Records from a dataset
◆ ◆ ◆ ◆ ◆
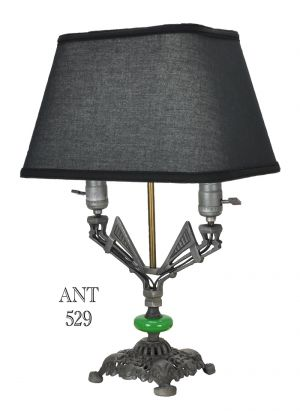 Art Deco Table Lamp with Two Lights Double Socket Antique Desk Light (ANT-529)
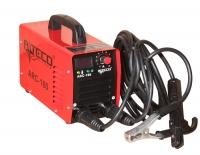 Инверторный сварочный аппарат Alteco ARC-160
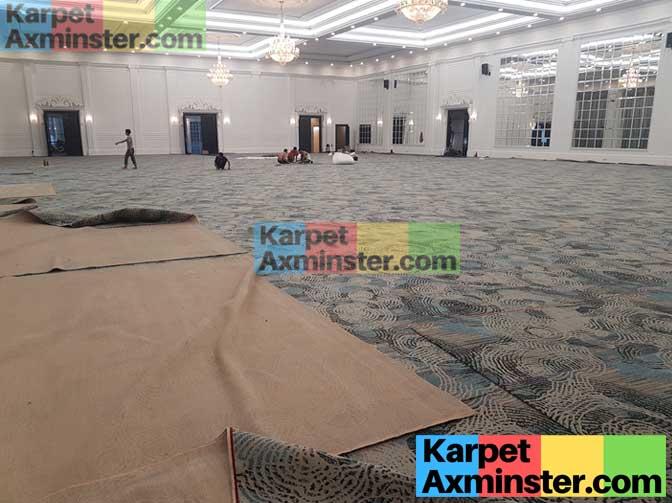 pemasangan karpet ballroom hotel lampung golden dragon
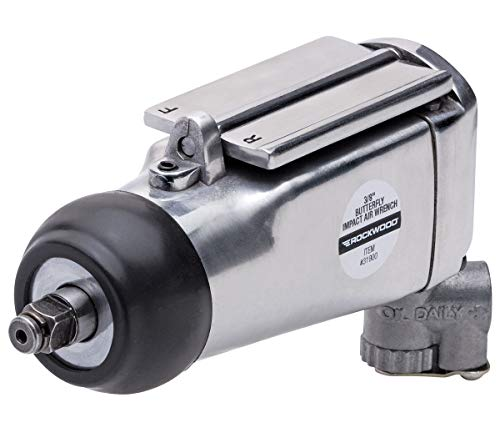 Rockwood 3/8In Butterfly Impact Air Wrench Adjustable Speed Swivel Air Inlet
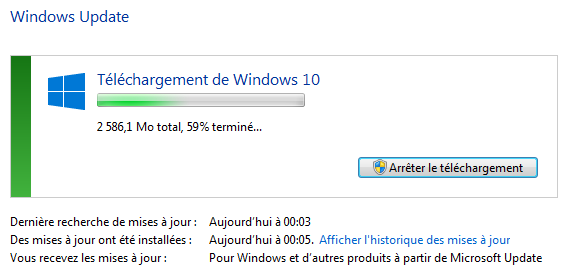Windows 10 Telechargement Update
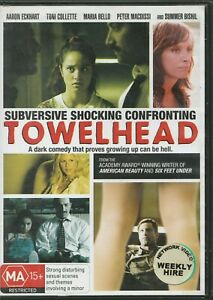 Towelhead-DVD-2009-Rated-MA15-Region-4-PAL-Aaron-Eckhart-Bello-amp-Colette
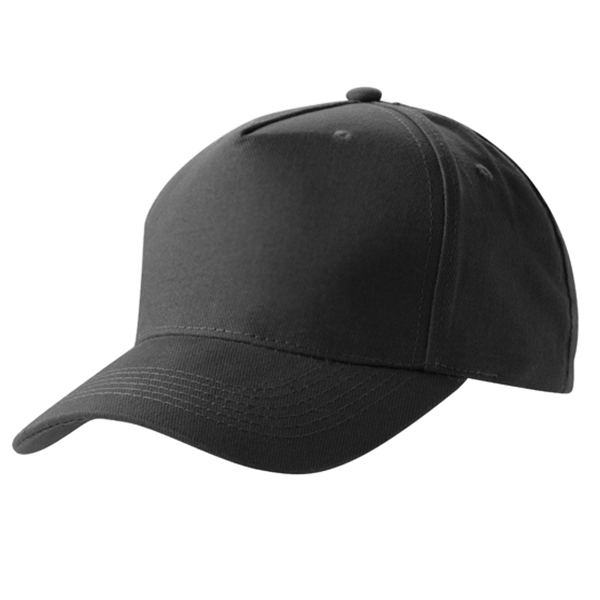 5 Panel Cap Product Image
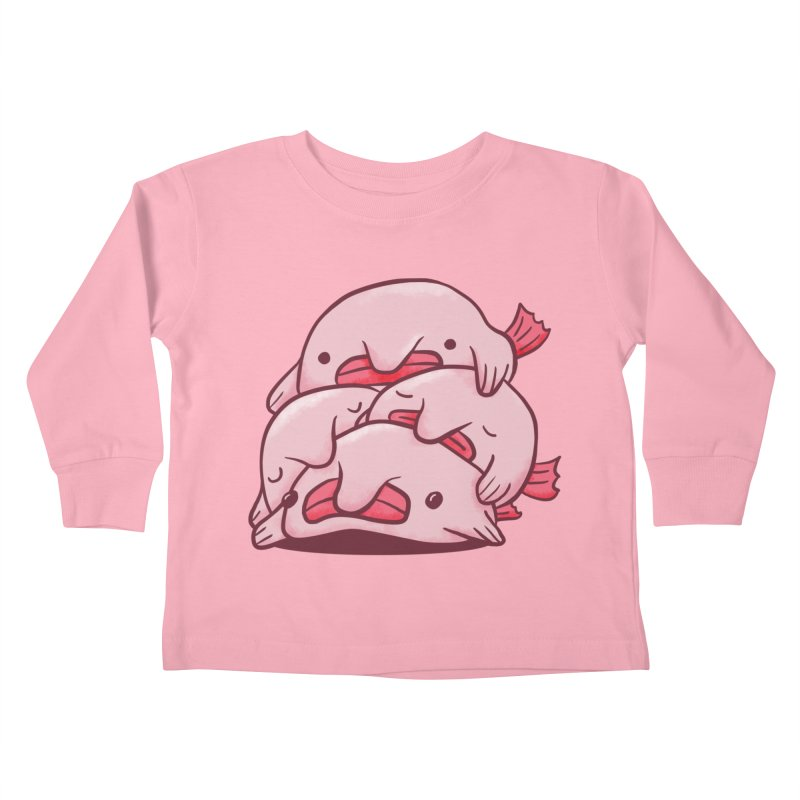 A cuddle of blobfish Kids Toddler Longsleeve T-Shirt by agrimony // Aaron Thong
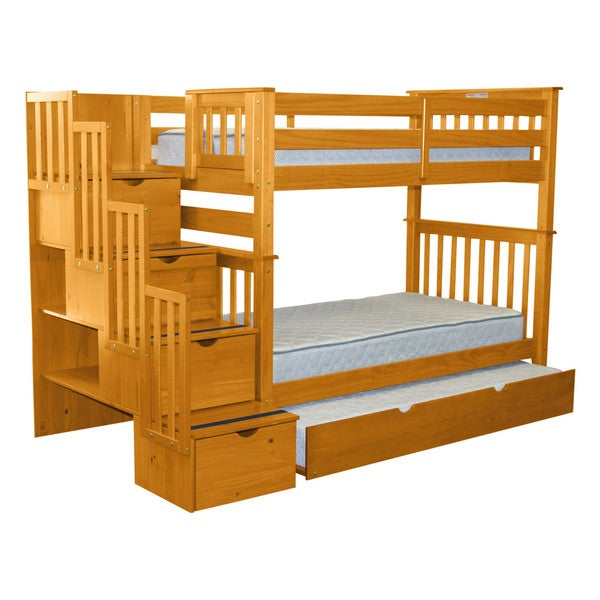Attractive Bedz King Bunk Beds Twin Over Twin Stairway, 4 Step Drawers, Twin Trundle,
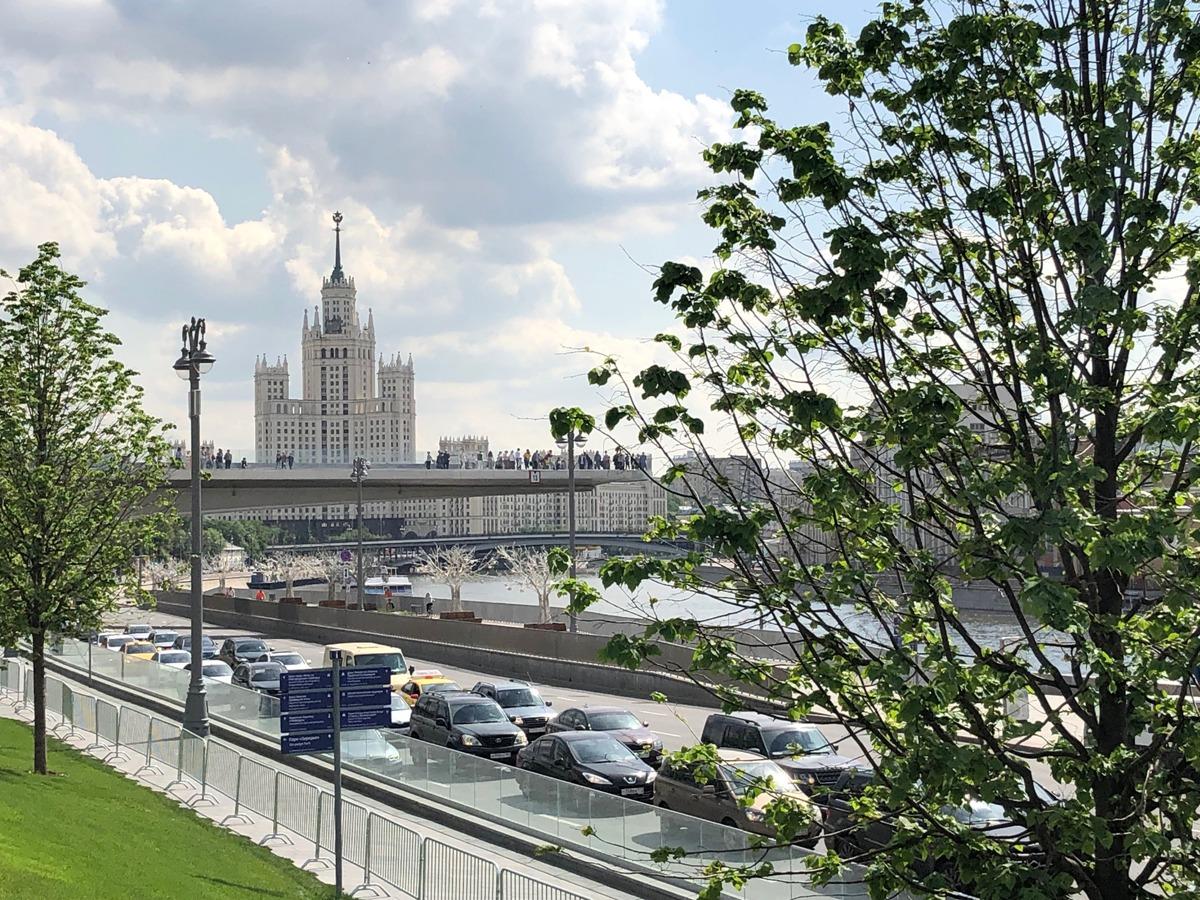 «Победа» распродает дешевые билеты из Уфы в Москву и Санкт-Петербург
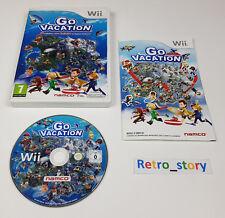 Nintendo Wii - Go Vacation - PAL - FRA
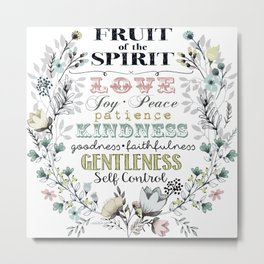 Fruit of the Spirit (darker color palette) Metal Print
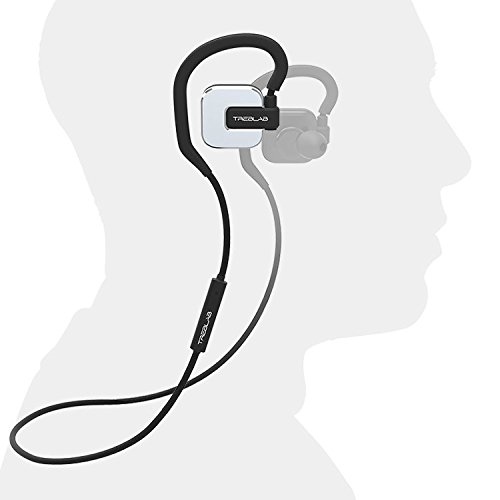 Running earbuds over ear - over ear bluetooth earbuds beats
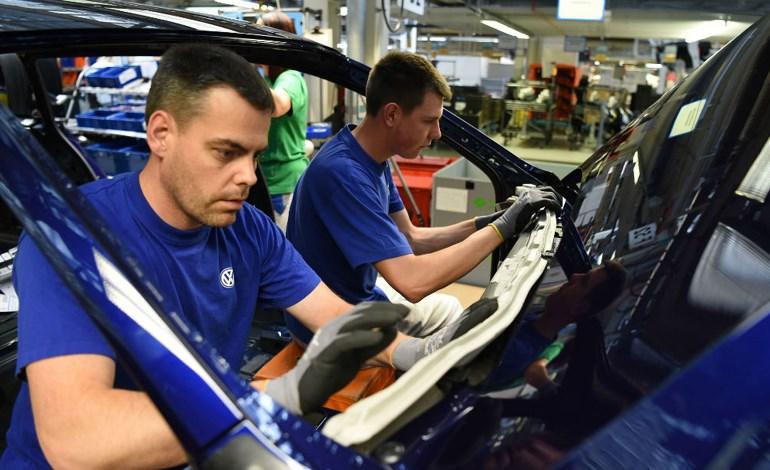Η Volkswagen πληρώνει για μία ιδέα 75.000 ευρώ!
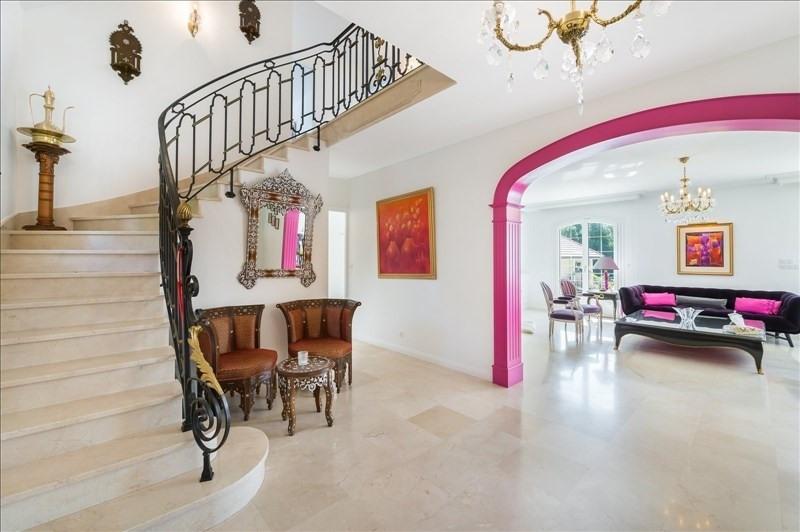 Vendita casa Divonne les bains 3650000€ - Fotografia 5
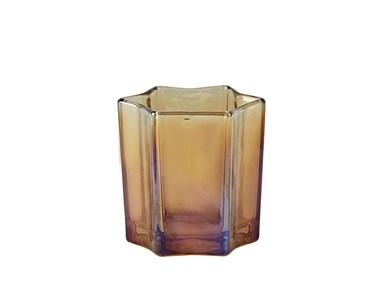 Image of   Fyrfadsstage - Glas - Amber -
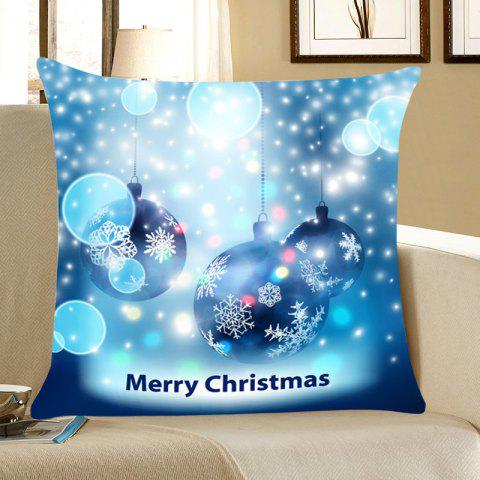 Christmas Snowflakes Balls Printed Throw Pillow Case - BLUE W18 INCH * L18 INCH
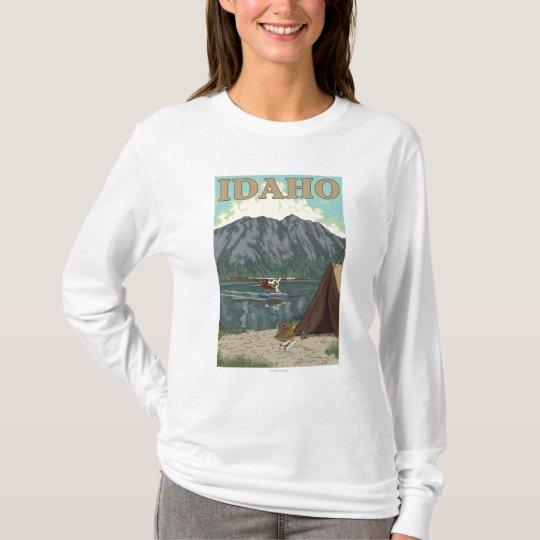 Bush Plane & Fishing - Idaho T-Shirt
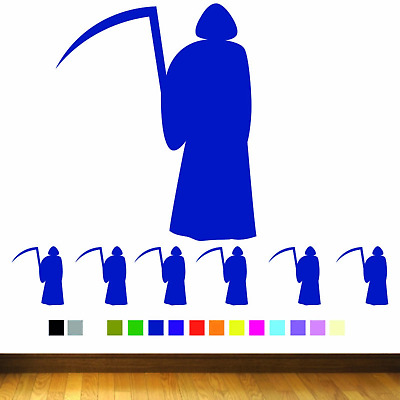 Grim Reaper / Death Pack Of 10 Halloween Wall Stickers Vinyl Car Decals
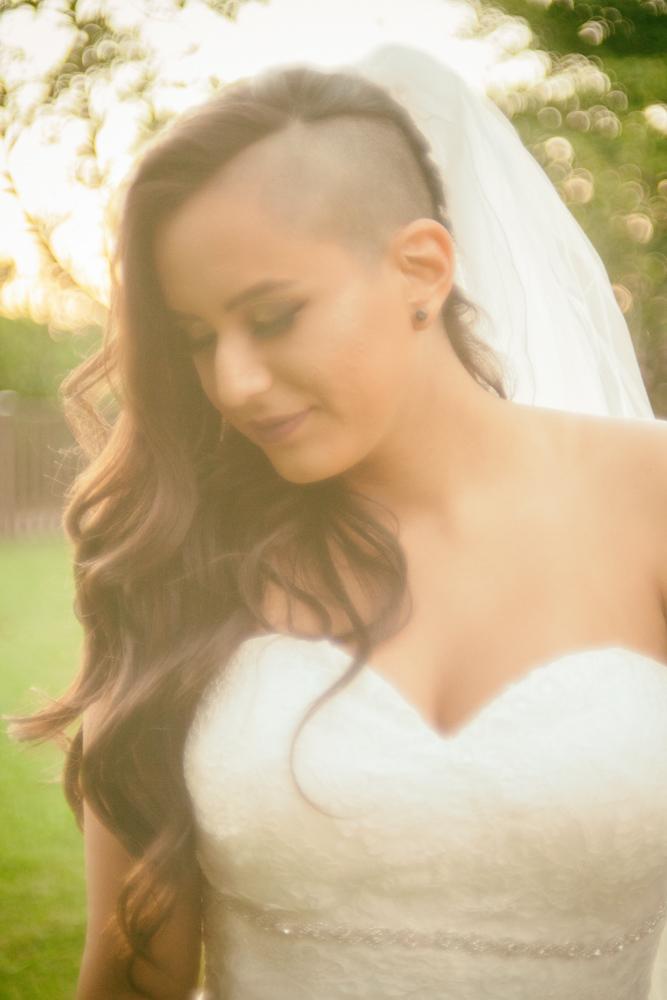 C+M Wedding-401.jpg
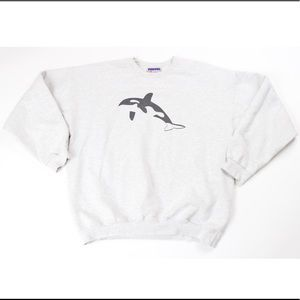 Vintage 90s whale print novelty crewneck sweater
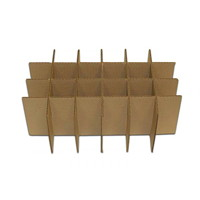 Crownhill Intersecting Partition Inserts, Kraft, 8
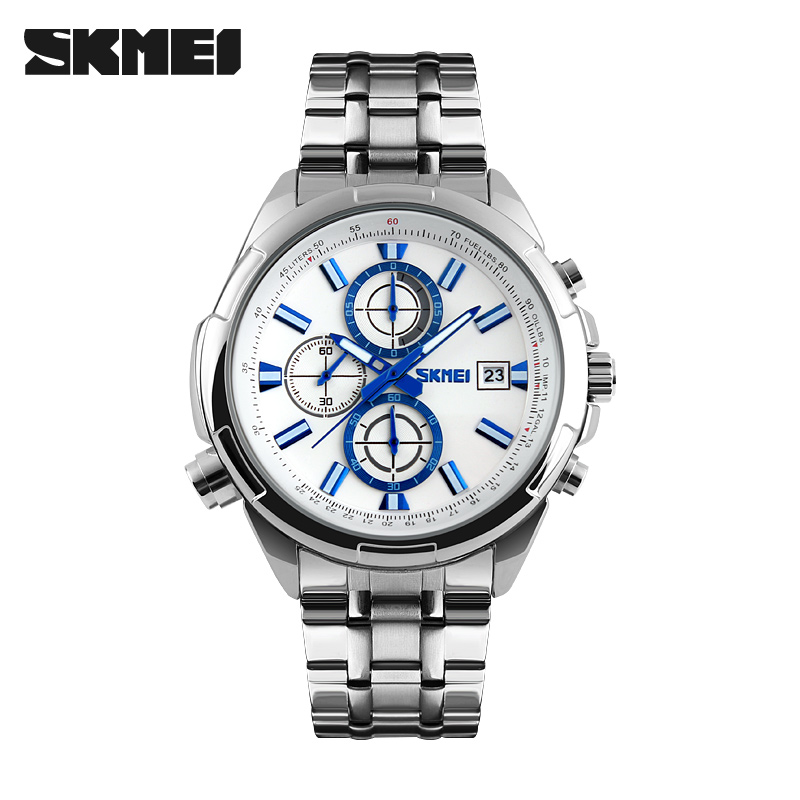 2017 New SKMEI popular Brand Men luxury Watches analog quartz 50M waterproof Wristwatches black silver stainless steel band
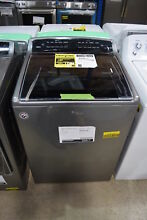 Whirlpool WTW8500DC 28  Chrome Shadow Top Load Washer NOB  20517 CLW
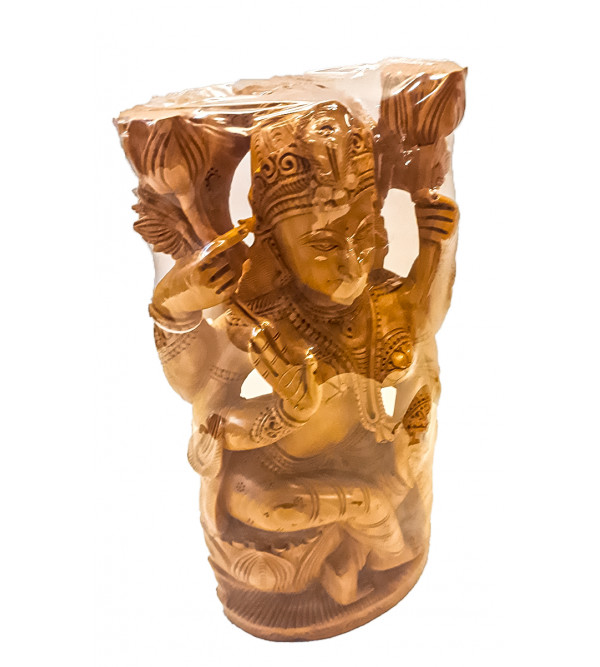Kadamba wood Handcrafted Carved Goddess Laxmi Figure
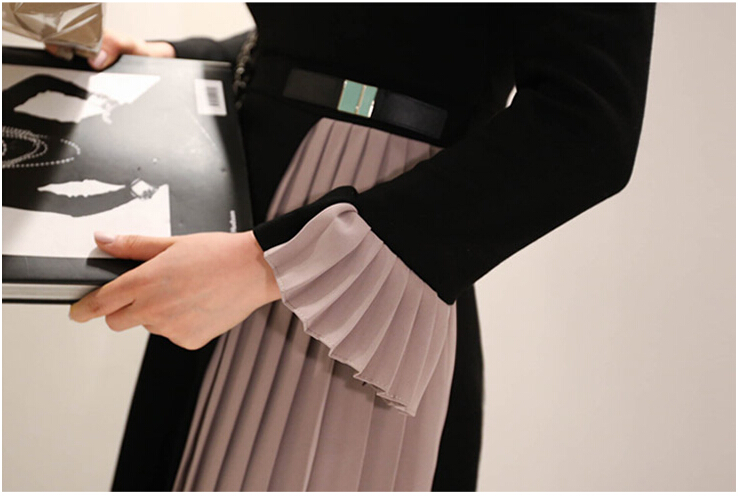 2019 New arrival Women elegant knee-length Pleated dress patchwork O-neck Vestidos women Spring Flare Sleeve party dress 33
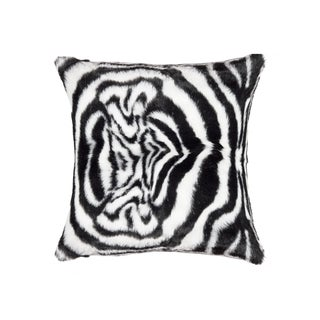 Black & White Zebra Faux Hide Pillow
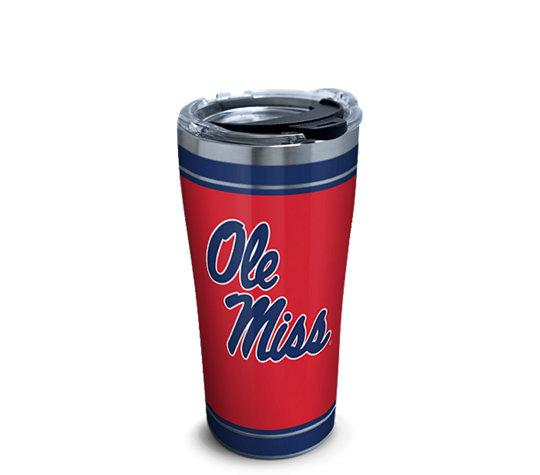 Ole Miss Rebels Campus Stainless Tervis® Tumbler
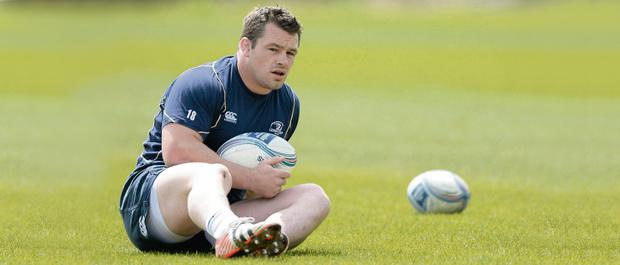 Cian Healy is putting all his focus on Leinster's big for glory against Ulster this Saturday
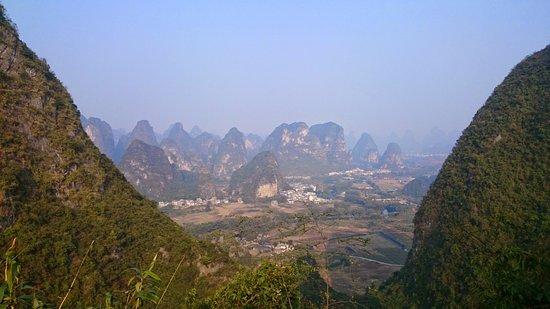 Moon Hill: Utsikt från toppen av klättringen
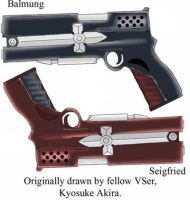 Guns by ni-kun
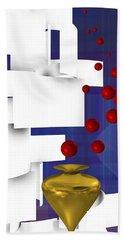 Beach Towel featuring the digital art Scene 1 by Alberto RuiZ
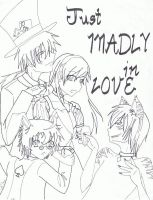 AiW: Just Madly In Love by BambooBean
◆ ◆ ◆ ◆ ◆
== Task objective ==
The lines from the top of the data above through the one holding "A cuddle of" are to be repeated exactly, and only those, with no pictures.

== Answer to the problem ==
 Art Deco Table Lamp with Two Lights Double Socket Antique Desk Light (ANT-529)
 Инверторный сварочный аппарат Alteco ARC-160
 pemasangan karpet ballroom hotel lampung golden dragon
 Rockwood 3/8In Butterfly Impact Air Wrench Adjustable Speed Swivel Air Inlet
Windows 10 Telechargement Update
 Towelhead-DVD-2009-Rated-MA15-Region-4-PAL-Aaron-Eckhart-Bello-amp-Colette
 5 Panel Cap Product Image
 A cuddle of blobfish Kids Toddler Longsleeve T-Shirt by agrimony // Aaron Thong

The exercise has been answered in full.